KIRŞEHİR (AA) - HDP Eş Genel Başkanı Selahattin Demirtaş, kendileri için "düşman parti" diye bir kavram olmadığını belirterek, "Hangi partiye oy verirse versin, bizim kardeşimizdir. Öyle yaklaşacağız. İnatla, ısrarla sizi tahrik etmeye, sizi provoke etmeye çalışacaklar. Siz asla bunlara aldırmayın" dedi.

Demirtaş, partisince Cacabey Meydanı'nda düzenlenen mitingde, sağlıktan eğitime, hayvancılıktan tarıma kadar insan onuru odaklı bir politikayı savunmanın her şeyden önce halkçı olmayı gerektirdiğini söyledi.

HDP'nin halkın partisi olduğunu savunan Demirtaş, "Biz halkın içinden çıkmış siyasetçiler değiliz. Halen halkın içindeyiz. Oradan çıkıp bir yere gitmiş değiliz. Halkın partisiyiz, halkın siyasetçileriyiz halen" dedi.

Kırşehir'de, HDP için çalışma yürüten, gönül veren, oy veren ve vermeyi düşünenlere ricada bulunan Demirtaş, provokasyonlara gelmemelerini istedi. Demirtaş, şöyle devam etti:

"Bizim için asla 'düşman parti' diye bir kavram yoktur. Hangi partiye oy verirse versin, bizim kardeşimizdir. Öyle yaklaşacağız. İnatla, ısrarla sizi tahrik etmeye, sizi provoke etmeye çalışacaklar. Siz asla bunlara aldırmayın. Çünkü bizim bu ülkede güçlü bir kardeşlik mesajı, barış ve beraber yaşama mesajı vermemiz lazım. Seçimi kazanmaktan çok daha kıymetli bir iştir. Çok daha kutsaldır barışı sağlamak, barışı kazanmak. Sizler barış sevdalısı kardeşlerim, bunların tahriklerine aldanmayın. Gece gündüz kimliklerimizi, mezheplerimizi meydanlarında yuhalatmalarına aldanmayın. Siz barışa inanın, barışa. Hangi partiye oy vermiş olursa olsun, siz de biliyorsunuz ki her biri sizler gibi onurlu bir insandır ve göğüs kafesinin içinde bir kalp vardır. O kalbe dokunun.

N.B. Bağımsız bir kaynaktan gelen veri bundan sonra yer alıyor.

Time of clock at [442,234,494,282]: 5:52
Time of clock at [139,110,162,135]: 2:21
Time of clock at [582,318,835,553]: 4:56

Oradaki insanla kucaklaşın."

- "İnanarak, öz gücümüzle kazanacağız"

Partilerinin düşman ilan edilmeye çalışıldığını iddia eden Demirtaş, bu düşüncede olanlarla aynı dili konuşamayacaklarını söyledi. 

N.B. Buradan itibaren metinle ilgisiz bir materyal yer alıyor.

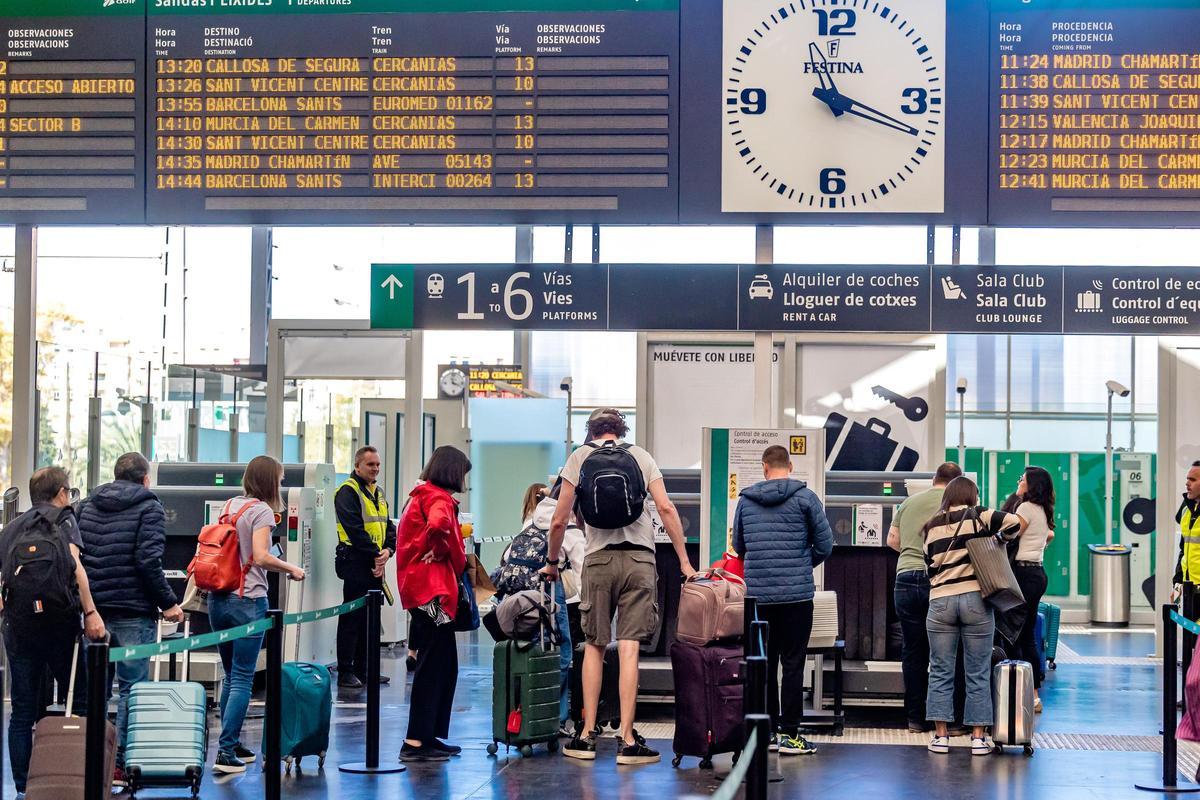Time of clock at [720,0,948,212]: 11:18
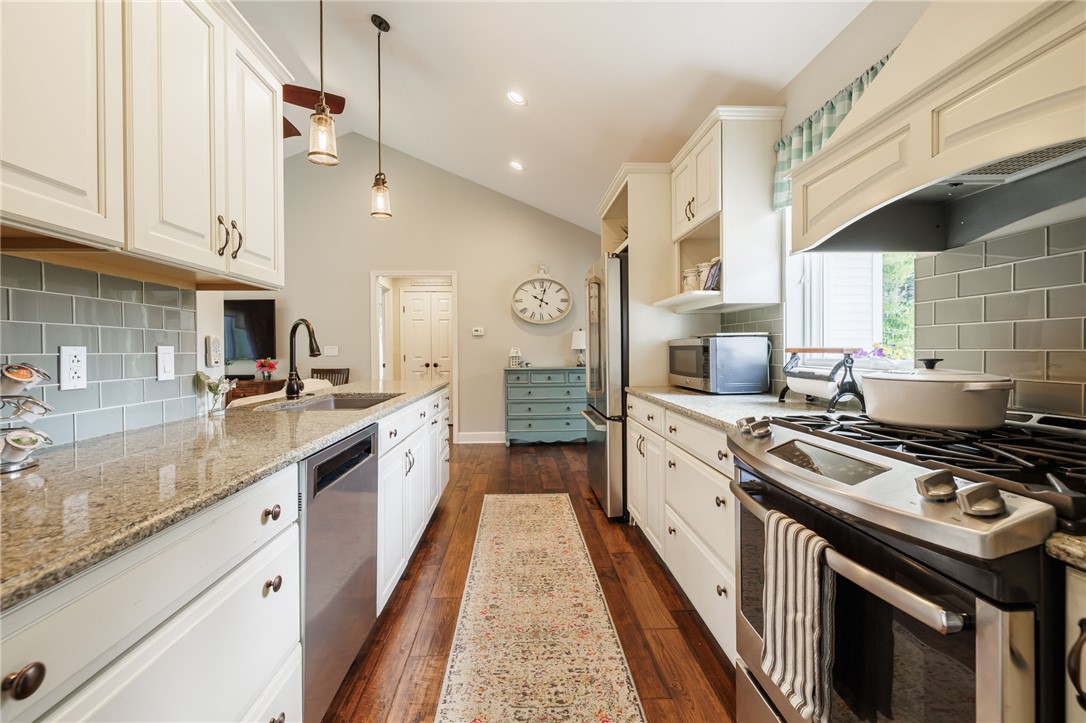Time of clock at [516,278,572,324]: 10:02
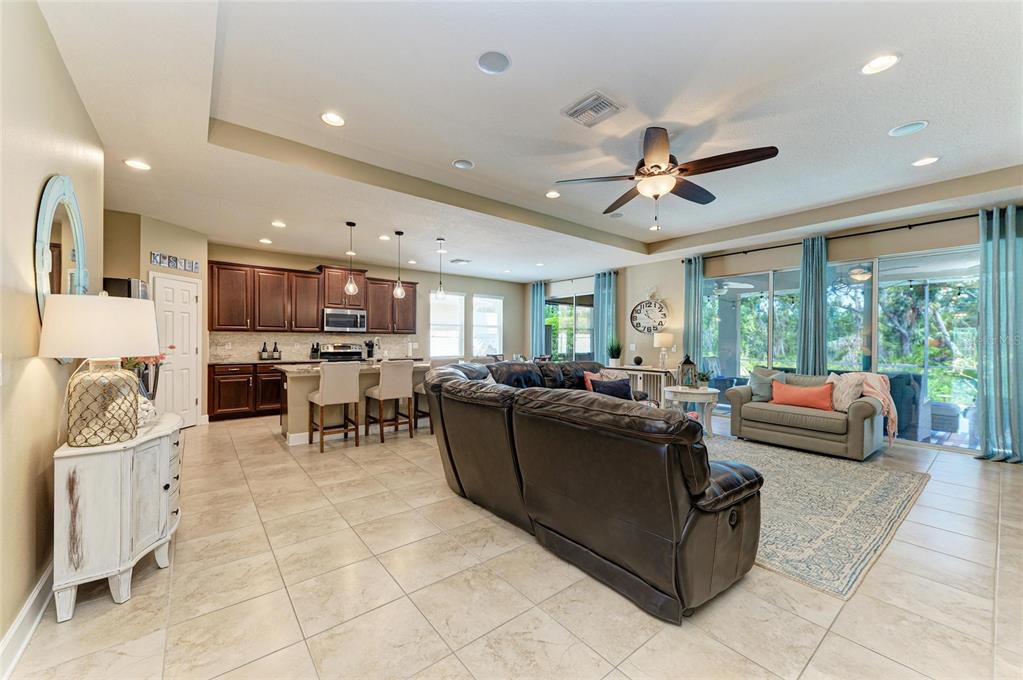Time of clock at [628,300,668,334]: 11:21
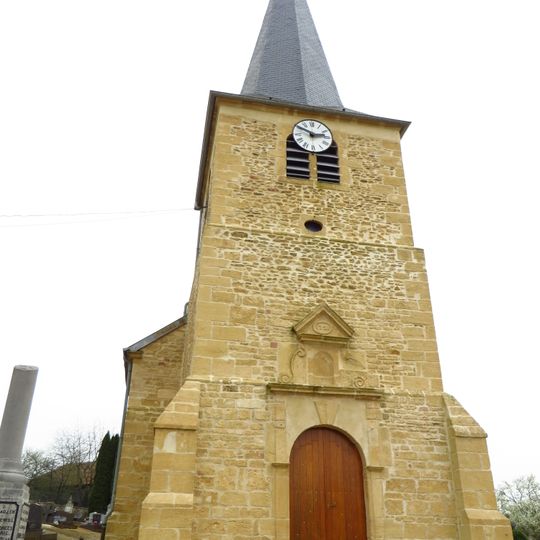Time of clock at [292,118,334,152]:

Sabırla ve sükunetle bir seçim kampanyası yürüteceklerini aktaran Demirtaş, şu ifadeleri kullandı:

"Biz aynı dille konuşamayız, onların diliyle, maalesef, hele hele Başbakan ve Cumhurbaşkanının diliyle konuşulsa, hepimiz öyle konuşsak Allah korusun burası Suriye'ye döner. Türkiye'yi Suriye'ye çevirir bunlar. Biz bunların bu çirkin, iftiracı, bu provokatif diline, tuzağına düşmeyeceğiz. İnanarak öz gücümüzle kazanacağız. Para gücüne dayanarak değil, zorbalık gücüne dayanarak değil, insani değerlerimize inanarak kazanacağız. Biz, bize bu zorbalığı dayatanlara elindeki güçle halkı ezmeye çalışanlara insanlığı öğreteceğiz. Bizim görevimiz, işimiz budur. İnsani değerleri ayağa kaldıracağız. Bu nedenle yürüyüşümüze 'büyük insanlık yürüyüşü' dedik."